Tuesday, April 12, 2011

Did Facebook's Zuckerberg send those email to Ceglia?

Did Zuckerberg send those emails to Ceglia? 

One way to find out is to study the writing styles. 

With a quick search on the internet I found this email of Mark Zuckerberg's of which will be called email "Auth", standing for authentic.

I then saved the text of all emails alleged to be sent by Zuckerberg to Ceglia, of which are called "Acc", standing for "Accused". There are also emails by Ceglia himself to Zuckerberg. I compiled these emails together and called it "Ceglia".

A common method to study the style difference between say Shakespare's and Jack London's is to compare the frequencies of the "meaningless" words. By "meaningless", it means words such as "such", "as", "you", "any", "and", etc. Researchers believe that the frequencies of these "meaningless" words are characteristics of different authors.

Contrary to my eye-balling conclusion, the "Accused" emails are closer to "Authentic" than to "Ceglia" in writing style. How much closer? It is about 500 times closer to Zuckerberg's authentic email than to the Ceglia's email.


Let's take a closer look at the data, the differences are represented by numbers in the "Mean" column, the larger the number, the bigger the deviation between the
two writing styles. The top "acc_zuck" row has the smallest number. In other words, the difference of "Accused" and "Authentic" email are closest in writing style.


If you look at the "Mean" in the 2nd and 3rd row, the two values are very similar and much larger than row number one. In other words, "acc_ceglia", or the difference between "Accused" and "Ceglia" email, is as much as the difference between "Authentic" and "Ceglia".


All these numbers point to one direction, that the alleged email were from Zuckerburg, as far as the writing style is concerned.

How significant the results are? It depends on if the sample size (meaning the number of email) is considered large enough.  

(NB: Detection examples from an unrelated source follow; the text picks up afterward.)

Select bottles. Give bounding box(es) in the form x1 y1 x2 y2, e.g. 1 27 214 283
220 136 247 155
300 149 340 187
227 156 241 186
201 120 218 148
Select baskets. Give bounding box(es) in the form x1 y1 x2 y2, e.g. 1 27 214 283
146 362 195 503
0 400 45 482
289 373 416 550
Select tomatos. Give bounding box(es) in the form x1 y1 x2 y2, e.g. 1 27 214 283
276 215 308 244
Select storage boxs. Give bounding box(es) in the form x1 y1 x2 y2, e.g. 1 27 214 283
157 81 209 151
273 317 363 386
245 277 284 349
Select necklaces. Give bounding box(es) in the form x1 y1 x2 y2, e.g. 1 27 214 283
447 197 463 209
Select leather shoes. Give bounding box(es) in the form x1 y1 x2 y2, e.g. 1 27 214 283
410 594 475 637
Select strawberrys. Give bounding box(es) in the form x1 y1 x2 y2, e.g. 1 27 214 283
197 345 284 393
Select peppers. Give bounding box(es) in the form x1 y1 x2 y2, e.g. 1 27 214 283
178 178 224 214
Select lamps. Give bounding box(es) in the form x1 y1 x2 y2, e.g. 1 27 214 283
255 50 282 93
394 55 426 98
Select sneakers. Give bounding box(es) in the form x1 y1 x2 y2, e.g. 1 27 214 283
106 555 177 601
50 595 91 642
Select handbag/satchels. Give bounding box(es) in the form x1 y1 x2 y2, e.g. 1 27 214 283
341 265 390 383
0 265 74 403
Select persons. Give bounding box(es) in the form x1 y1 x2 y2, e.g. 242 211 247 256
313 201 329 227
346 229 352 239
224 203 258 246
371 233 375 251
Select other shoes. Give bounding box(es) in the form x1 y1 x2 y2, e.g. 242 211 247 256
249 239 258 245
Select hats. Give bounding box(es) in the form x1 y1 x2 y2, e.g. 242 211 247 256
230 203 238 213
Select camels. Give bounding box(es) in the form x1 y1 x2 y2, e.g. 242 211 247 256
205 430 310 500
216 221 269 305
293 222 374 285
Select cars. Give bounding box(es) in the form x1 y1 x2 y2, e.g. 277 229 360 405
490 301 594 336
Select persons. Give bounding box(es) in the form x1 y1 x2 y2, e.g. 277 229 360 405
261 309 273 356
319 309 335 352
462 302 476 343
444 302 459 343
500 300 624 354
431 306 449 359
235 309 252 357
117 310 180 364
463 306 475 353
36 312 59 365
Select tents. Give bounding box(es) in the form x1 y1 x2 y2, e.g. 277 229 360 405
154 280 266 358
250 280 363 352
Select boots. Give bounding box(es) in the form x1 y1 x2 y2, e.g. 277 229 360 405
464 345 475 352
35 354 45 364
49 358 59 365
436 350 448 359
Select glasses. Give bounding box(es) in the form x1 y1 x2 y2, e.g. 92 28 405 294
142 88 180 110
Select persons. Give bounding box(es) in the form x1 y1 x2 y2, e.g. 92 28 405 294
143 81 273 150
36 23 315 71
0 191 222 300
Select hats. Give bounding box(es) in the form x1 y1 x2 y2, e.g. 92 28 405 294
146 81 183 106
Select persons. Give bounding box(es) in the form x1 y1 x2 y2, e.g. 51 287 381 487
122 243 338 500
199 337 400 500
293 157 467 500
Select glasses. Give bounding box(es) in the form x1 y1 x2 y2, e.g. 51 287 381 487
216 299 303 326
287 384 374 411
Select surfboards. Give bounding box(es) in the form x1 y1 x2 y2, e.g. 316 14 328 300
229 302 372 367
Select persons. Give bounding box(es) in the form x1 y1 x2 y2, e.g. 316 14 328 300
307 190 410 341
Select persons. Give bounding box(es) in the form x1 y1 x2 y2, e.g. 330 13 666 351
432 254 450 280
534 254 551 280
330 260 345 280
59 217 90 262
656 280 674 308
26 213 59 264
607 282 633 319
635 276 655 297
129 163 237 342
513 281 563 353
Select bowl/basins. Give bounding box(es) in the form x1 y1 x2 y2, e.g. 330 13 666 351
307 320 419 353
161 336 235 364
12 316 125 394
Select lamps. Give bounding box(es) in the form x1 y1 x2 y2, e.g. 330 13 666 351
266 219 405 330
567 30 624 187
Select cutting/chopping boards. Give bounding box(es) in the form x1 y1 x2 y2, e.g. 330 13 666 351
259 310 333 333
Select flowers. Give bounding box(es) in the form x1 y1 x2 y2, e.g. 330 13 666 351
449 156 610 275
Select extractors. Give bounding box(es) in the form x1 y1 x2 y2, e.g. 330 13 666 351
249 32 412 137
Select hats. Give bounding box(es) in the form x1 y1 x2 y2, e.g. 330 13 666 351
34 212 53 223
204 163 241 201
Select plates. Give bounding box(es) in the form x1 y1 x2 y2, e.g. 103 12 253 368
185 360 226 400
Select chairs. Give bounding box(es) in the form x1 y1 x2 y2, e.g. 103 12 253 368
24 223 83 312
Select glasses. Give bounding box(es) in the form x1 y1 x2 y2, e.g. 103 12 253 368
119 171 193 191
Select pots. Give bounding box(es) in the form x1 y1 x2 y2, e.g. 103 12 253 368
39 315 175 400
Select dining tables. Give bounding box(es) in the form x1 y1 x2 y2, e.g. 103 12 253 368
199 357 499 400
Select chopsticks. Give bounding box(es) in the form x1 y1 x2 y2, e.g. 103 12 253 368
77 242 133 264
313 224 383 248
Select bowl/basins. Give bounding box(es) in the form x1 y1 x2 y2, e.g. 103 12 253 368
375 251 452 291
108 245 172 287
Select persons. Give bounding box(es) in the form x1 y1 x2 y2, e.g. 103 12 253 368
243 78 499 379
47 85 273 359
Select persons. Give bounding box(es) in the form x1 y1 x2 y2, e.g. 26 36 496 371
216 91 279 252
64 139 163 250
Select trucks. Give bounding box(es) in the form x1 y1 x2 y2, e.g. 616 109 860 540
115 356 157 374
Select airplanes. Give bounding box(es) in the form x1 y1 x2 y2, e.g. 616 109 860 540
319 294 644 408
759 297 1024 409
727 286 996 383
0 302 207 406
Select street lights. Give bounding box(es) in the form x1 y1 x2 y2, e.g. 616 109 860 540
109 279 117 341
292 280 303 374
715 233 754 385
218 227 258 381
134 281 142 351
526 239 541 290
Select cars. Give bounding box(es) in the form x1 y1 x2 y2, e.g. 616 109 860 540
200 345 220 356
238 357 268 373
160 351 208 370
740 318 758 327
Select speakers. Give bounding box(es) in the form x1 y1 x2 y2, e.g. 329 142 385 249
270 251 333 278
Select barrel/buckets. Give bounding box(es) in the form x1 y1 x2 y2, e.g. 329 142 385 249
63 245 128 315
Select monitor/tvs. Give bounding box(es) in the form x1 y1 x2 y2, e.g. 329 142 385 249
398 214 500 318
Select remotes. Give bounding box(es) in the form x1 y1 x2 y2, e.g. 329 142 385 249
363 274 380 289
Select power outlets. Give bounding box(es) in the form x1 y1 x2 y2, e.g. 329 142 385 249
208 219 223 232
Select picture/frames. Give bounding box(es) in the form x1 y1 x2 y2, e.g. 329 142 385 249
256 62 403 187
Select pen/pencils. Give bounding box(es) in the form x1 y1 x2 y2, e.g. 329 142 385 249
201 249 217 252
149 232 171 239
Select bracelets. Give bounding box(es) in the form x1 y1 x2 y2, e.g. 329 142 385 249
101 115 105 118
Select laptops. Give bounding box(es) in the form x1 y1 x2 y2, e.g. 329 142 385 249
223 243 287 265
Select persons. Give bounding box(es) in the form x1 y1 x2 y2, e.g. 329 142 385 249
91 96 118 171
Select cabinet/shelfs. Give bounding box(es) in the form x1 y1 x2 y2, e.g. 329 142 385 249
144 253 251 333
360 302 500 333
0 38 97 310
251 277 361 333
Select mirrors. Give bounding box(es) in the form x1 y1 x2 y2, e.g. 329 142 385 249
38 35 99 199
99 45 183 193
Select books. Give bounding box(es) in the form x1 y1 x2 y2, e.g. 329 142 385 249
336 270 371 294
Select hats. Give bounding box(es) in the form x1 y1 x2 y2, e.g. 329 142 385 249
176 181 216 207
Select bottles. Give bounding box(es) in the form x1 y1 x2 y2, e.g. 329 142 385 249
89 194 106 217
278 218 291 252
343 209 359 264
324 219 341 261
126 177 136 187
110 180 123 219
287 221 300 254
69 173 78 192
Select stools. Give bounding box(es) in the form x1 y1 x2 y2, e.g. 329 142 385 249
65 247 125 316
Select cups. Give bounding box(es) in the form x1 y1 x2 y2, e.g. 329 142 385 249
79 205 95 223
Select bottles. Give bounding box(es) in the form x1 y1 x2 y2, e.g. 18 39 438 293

                       Summary Statistics                      1
                            Results  12:40 Friday, April 8, 2011

                      The MEANS Procedure

  Variable               Mean         Std Dev         Minimum
  -----------------------------------------------------------
  acc_zuck        0.000066864     0.000139743    7.340421E-10
  acc_ceglia        0.0011288       0.0077861    4.709518E-10
  zuck_ceglia       0.0011347       0.0079904    2.0894707E-6
  -----------------------------------------------------------

          Variable            Maximum               N
          -------------------------------------------
          acc_zuck        0.000823812              57
          acc_ceglia        0.0588287              57
          zuck_ceglia       0.0603857              57
          -------------------------------------------

3 comments:

  1. This is very insightful, but the font you use sucks so bad nobody can read it.

    ReplyDelete
  2. Sanjay, my monitor was set to use large fonts. Thanks for pointing it out for me. It's now in the right size.

    For those who are in for more statistics, the Pearson is around 9.5 with 56 degree of freedom for the difference between "Authentic" and "Accused", can't be any better.

    ReplyDelete
  3. Very interesting indeed!

    However, if Ceglia were to forge these emails, wouldn't it make sense that he copy Zuckerberg's writing style? Given the astronomical amounts in play, he could have hired experts. I wouldn't be surprised if his lawyers were in on it too...

    ReplyDelete